If Serbia were an EU member, Belgrade would be among the worst-ranked cities (321st out of 323) by concentrations of PM2.5, the biggest air polluter and the most harmful one to human health. The EU’s most-polluted list is dominated by Polish and Italian cities, but it also includes those in Croatia, Romania, and Slovenia.
The National Ecological Association (NEA) has warned that the International Day of Clean Air finds Serbian citizens exposed to horrific pollution levels in all segments of the environment. Not even 7,500 premature deaths in Serbia due to excessive air pollution, according to NEA, is enough to make state institutions address the problem and protect the health of Serbian citizens, who held a protest over the issue a few days ago.
Only two cities – Novy Sacz in Poland and Cremona in Italy – are worse-ranked than Belgrade by the annual mean concentration of PM2.5 (particulate matter of less than 2.5 microns in diameter), while Croatia’s Slavonski Brod has the same level as the Serbian capital, of 25.7 µg/m3. Some Serbian cities are even more polluted than Belgrade – including Valjevo, Novi Pazar, Niš, Kosjerić, Užice, Smederevo, and Subotica.
Belgrade is the most polluted among European cities with over 1 million people
NEA has conducted an analysis of PM2.5 pollution in the EU and Serbia in 2019 and 2020 based on official rankings of 323 cities in the EU, published by the European Environment Agency (EEA), and data from the Serbian Environmental Protection Agency (SEPA).
Belgrade’s performance is even worse when only cities with a population of over 1 million are observed, ranking No.1 by PM2.5 pollution.
Belgrade exceeds limit value under air quality decree
Dejan Lekić, a member of NEA’s expert council and former assistant director at SEPA, has told Balkan Green Energy News that Belgrade’s PM2.5 annual mean concentration of 25.7 µg/m3 was determined in SEPA’s latest published official report, for 2019. Unfortunately, an official report for 2020 has not yet been published, but it would not have made the situation better, on the contrary, the result would have been even worse judging by air quality monitoring app xEcoVazduh, devised by Lekić himself.
According to him, the mean value of 25.7 µg/m3 constitutes a breach of the limit values allowed in Serbia, given that the government’s decree on air quality requirements and monitoring sets the limit value for Belgrade, as well as other cities in Serbia, at 25 µg/m3.
It’s a disgrace that we know what’s going on and yet we’re doing nothing about it
Asked to comment on Belgrade’s ranking among European cities, Lekić attributed it to “decades of lack of investment, negligence, indifference, ignorance, and cheap marketing.”

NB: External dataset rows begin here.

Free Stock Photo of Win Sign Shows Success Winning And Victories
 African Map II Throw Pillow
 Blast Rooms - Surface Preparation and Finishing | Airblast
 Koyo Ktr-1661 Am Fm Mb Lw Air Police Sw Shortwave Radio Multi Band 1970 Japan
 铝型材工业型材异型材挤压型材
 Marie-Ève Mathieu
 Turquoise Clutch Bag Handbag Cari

Compared with EU countries, according to him, Serbia is at the very bottom. However, it’s no surprise that the country is the worst by economic criteria, but it is a disgrace that Serbia is also at the bottom by the state of the environment. “It’s an even bigger disgrace that that we have known for years what’s going on and yet we’re doing nothing about it,” he said.
Attempts to dress up the facts by endlessly repeating falsehoods are bad for everyone, especially citizens
Lekić stressed that the latest analysis shows that “offhand and subjective assessments by officials, as well as attempts to dress up the facts by endlessly repeating falsehoods,” are bad for everyone, especially citizens.